To study weatherization’s benefits, Miller and her CU student team employ a special blower door to measure the “tightness” of an indoor environment—that is, how well it is sealed from outside, or ambient, pollutants. Sensors in participating homes (half weatherized, half not) measure particulate matter that poses a human health risk, such as pollution released by climate events like wildfires. Results from a combination of questionnaires, lung function testing, household walkthrough and blower door testing help Miller recommend any number of physical retrofits that can improve IAQ and energy efficiency.

She cites something as simple as a functional kitchen exhaust as being surprisingly absent in many homes. “Builders don’t understand how important these things are, and residents don’t understand they should be asking for and using them,” she says.

Microbial contamination in buildings is another common problem Miller knows well. A past project she worked on employed ultraviolet germicidal irradiation (UVGI) within heating, ventilation and air conditioning systems to discourage microbial growth, reducing heat loss and creating cleaner air at lower cost. A related project studied how UVGI can play a role in reducing infectious disease transmission in hospitals. Behind every project is the overarching question: How can we improve the technology we use to reduce exposure to pollution?

On a broad scale, Miller acknowledges major steps forward in air quality. “I think slowly but surely we’ve been doing phenomenally at solving air pollution problems,” she says, citing improvements in automobile emissions technologies and the control of pollution from “point sources”—the dry cleaner and local baker to the weekend backyard burger griller. “These little things add up when there Miller’s tips for a cleaner, greener, healthier home are so many people in large urban areas like Los Angeles or Denver.”
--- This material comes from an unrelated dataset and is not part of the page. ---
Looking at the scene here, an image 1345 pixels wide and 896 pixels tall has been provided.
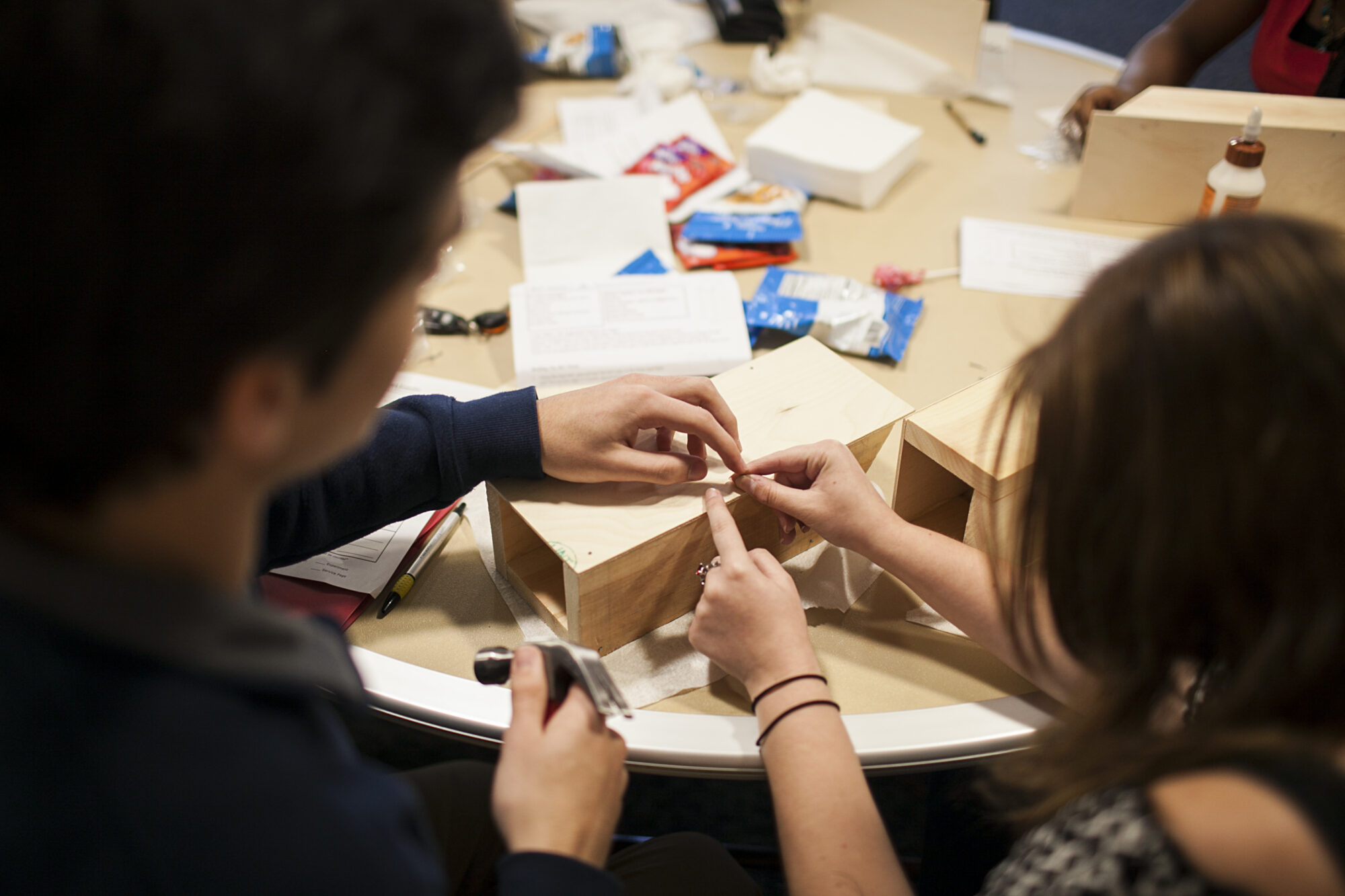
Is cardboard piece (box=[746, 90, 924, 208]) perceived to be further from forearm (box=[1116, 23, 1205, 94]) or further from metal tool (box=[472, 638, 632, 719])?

An enormous concern like pollution requires many small solutions, but Miller isn’t one to back down from a challenge. At La Sierra University, Miller burned through every mathematics course available, prompting a professor to recommend she transfer to a school that offered a much more rigorous science, engineering and math curriculum. She was subsequently accepted to Harvey Mudd as a junior mathematics major. While she loved solving differential equations with professors Bob Borrelli and Courtney Coleman in particular, she says she craved a more tangible challenge.

This, coupled with those smoggy memories, led Miller into the experiential realm of engineering. After Mudd and a short but inspiring stint at aerospace/automotive firm TRW, she enrolled at UC Berkeley to earn master’s and doctorate degrees in civil and environmental engineering with a concentration in air quality studies.

“Climate and air quality are common goods,” she says, recalling that undergraduate urge to take on a real-world problem. “I breathe the same air that you breathe.”

Miller regularly shares the latest in air quality research with a broader audience on Twitter (@ShellyMBoulder) and on her website (shellym80304.wordpress.com/). And, she’s imparting her wisdom to students in CU’s interdisciplinary environmental engineering program. She’s relying on her students’ generation to push the ball forward, because, she says, they are the first to grasp fully the importance of fighting climate change on a global scale.

“Other countries are facing climate change just like the United States, and I think we really need to step up and help them control their air pollution with our resources and knowledge,” she says. “We’re pretty much past the tipping point, so we have to figure out how not only to reduce carbon emissions, but take carbon out of the atmosphere if we’re going to resolve this problem, which is very hard technologically.”

She says global buy-in is crucial, even in small amounts. The simple act of changing over to an energy-efficient light bulb, for example, is an easy step almost anyone can take.

“Even though it seems so small, it adds up,” she says. “If we can develop a world citizenry that has this kind of awareness, I think that’s what it’s going to take.

“Everybody just has to do one little thing.”